Un bruit sourd interrompt la fin de la cérémonie. Une explosion… Ok, on est juste à 200 m sous terre, tout va bien. Notre guide nous dit qu’il n’y a pas de soucis de ce côté de la mine. Si elle le dit…
On passe un peu de temps avec un autre groupe de mineur qui décharge dans les chariots les sacs de roches remontées des profondeurs. Ben les aide un peu à pousser un wagon dans un virage compliqué et en pente. Les rails sont encombrés de pierres et leur écartement n’est pas toujours identique donc souvent les wagons qui pèsent littéralement 1 tonne, 1000 kg, déraillent dans les galeries étroites. De plus, il faut se croiser, donc porter le wagonnets vide pour que le plein puisse passer… Bref, une vraie leçon de vie, ça fait beaucoup réfléchir, et les enfants (nous aussi) sont très impressionnés… Quand nous revoyons la lumière du jour, nous sommes tous un peu sonnés, pensifs.
On déjeune en ville dans une petite cantine sympa pour débriefer un peu tout ça.  

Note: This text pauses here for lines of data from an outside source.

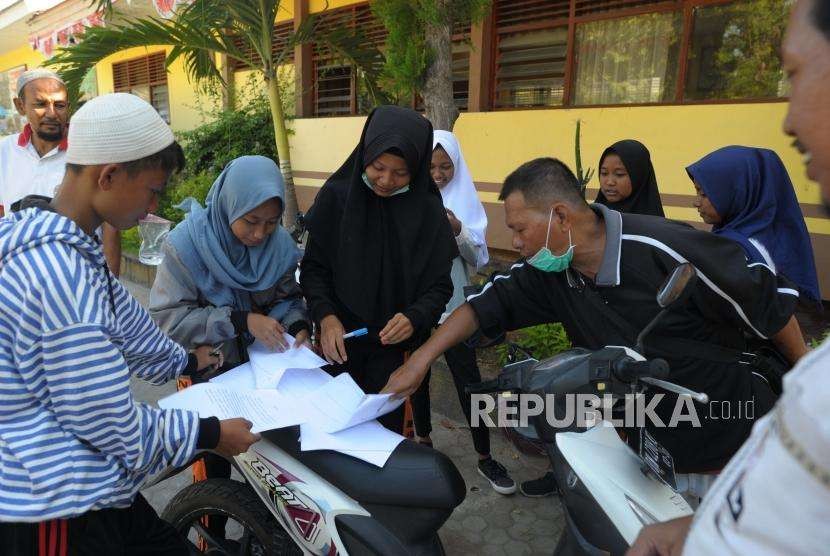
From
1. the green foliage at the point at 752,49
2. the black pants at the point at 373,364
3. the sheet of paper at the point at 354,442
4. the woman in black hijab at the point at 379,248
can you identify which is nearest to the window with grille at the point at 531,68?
the green foliage at the point at 752,49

Retour au parking, après un petit passage par le marché central. Demain matin, nous visitons le musée de la monnaie, une banque de France en mieux, beaucoup plus ancienne. Là aussi, c’est très impressionnant et très intéressant. On a le droit à une visite en français. On nous explique comment était frappées les premières pièces de monnaie (au marteau et au poinçon et surtout grâce à de nombreux esclaves), puis l’évolution avec l’utilisation des chevaux (et toujours des esclaves), puis des machines à vapeur. Les pièces ou lingots partaient ensuite enrichir l’Europe. On apprend aussi que c’est le sigle utilisé pour les pièces frappées à Potosi qui est à l’origine du fameux sigle « $ » ; et oui, on se balade, mais on apprend plein de trucs aussi ; pour finir, les enfants ont le droit à leur pièce frappée par papa… Un joli souvenir. Certes, celle-ci est en aluminium, et pas en argent quasi pur comme les premières pièces de monnaie, mais bon !


On repart déjeuner au « Kactus », car on aime bien cette ambiance « comme à la maison » (un plat unique, voire deux si on a de la chance, servi après la soupe), pour quelques dizaines de bolivianos. Bref, très bonne adresse, et on a le droit à des pâtes bolognaises cette fois !
Au final, cette visite de Potosí s’est avérée très instructive, et on se sent bien dans cette ville pleine d’histoire. Et grosse leçon de vie après la visite des mines, et la rencontre des mineurs qui ont une vie très dure, mais qui ne se plaignent pas…

Cet après-midi, on reprend la route pour Uyuni et son fameux Salar… Cool.

1 commentaire:

  1. Bonjour
    Je suis madame Erard , la maitresse CNED de Louise. Bravo pour ce blog! Je propose que Louise insère ses exposés sur le blog, cela peut intéresser du monde et voir combien elle travaille bien malgré l'itinérance. Bon voyage.